---------- Listed records ----------
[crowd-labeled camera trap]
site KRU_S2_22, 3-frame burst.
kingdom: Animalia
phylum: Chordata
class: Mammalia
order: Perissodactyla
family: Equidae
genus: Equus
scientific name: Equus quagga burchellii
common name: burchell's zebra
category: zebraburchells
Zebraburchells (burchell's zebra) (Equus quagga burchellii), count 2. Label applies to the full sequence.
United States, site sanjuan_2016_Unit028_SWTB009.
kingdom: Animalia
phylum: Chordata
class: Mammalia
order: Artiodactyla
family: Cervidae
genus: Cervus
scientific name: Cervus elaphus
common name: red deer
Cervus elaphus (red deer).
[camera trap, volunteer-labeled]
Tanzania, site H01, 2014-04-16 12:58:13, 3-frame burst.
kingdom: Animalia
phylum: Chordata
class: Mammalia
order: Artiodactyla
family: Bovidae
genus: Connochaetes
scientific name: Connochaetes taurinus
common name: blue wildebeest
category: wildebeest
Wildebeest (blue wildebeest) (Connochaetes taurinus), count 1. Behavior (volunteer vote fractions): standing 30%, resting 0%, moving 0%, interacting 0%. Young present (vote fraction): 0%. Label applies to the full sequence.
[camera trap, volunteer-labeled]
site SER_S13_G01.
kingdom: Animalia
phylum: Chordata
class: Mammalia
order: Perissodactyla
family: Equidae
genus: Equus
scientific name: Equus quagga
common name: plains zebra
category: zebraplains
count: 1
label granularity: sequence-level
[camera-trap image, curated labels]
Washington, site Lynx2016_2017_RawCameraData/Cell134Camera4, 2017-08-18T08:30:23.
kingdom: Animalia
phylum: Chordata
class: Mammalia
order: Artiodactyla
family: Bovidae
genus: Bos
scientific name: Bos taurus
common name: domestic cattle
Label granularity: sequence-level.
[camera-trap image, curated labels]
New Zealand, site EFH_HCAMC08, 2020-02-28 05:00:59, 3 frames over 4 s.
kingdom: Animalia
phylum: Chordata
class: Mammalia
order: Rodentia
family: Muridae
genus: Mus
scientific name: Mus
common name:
----------
> Exercise details
The material is to be written out once more, exactly and in full.

> Output
[crowd-labeled camera trap]
site KRU_S2_22, 3-frame burst.
kingdom: Animalia
phylum: Chordata
class: Mammalia
order: Perissodactyla
family: Equidae
genus: Equus
scientific name: Equus quagga burchellii
common name: burchell's zebra
category: zebraburchells
Zebraburchells (burchell's zebra) (Equus quagga burchellii), count 2. Label applies to the full sequence.
United States, site sanjuan_2016_Unit028_SWTB009.
kingdom: Animalia
phylum: Chordata
class: Mammalia
order: Artiodactyla
family: Cervidae
genus: Cervus
scientific name: Cervus elaphus
common name: red deer
Cervus elaphus (red deer).
[camera trap, volunteer-labeled]
Tanzania, site H01, 2014-04-16 12:58:13, 3-frame burst.
kingdom: Animalia
phylum: Chordata
class: Mammalia
order: Artiodactyla
family: Bovidae
genus: Connochaetes
scientific name: Connochaetes taurinus
common name: blue wildebeest
category: wildebeest
Wildebeest (blue wildebeest) (Connochaetes taurinus), count 1. Behavior (volunteer vote fractions): standing 30%, resting 0%, moving 0%, interacting 0%. Young present (vote fraction): 0%. Label applies to the full sequence.
[camera trap, volunteer-labeled]
site SER_S13_G01.
kingdom: Animalia
phylum: Chordata
class: Mammalia
order: Perissodactyla
family: Equidae
genus: Equus
scientific name: Equus quagga
common name: plains zebra
category: zebraplains
count: 1
label granularity: sequence-level
[camera-trap image, curated labels]
Washington, site Lynx2016_2017_RawCameraData/Cell134Camera4, 2017-08-18T08:30:23.
kingdom: Animalia
phylum: Chordata
class: Mammalia
order: Artiodactyla
family: Bovidae
genus: Bos
scientific name: Bos taurus
common name: domestic cattle
Label granularity: sequence-level.
[camera-trap image, curated labels]
New Zealand, site EFH_HCAMC08, 2020-02-28 05:00:59, 3 frames over 4 s.
kingdom: Animalia
phylum: Chordata
class: Mammalia
order: Rodentia
family: Muridae
genus: Mus
scientific name: Mus
common name:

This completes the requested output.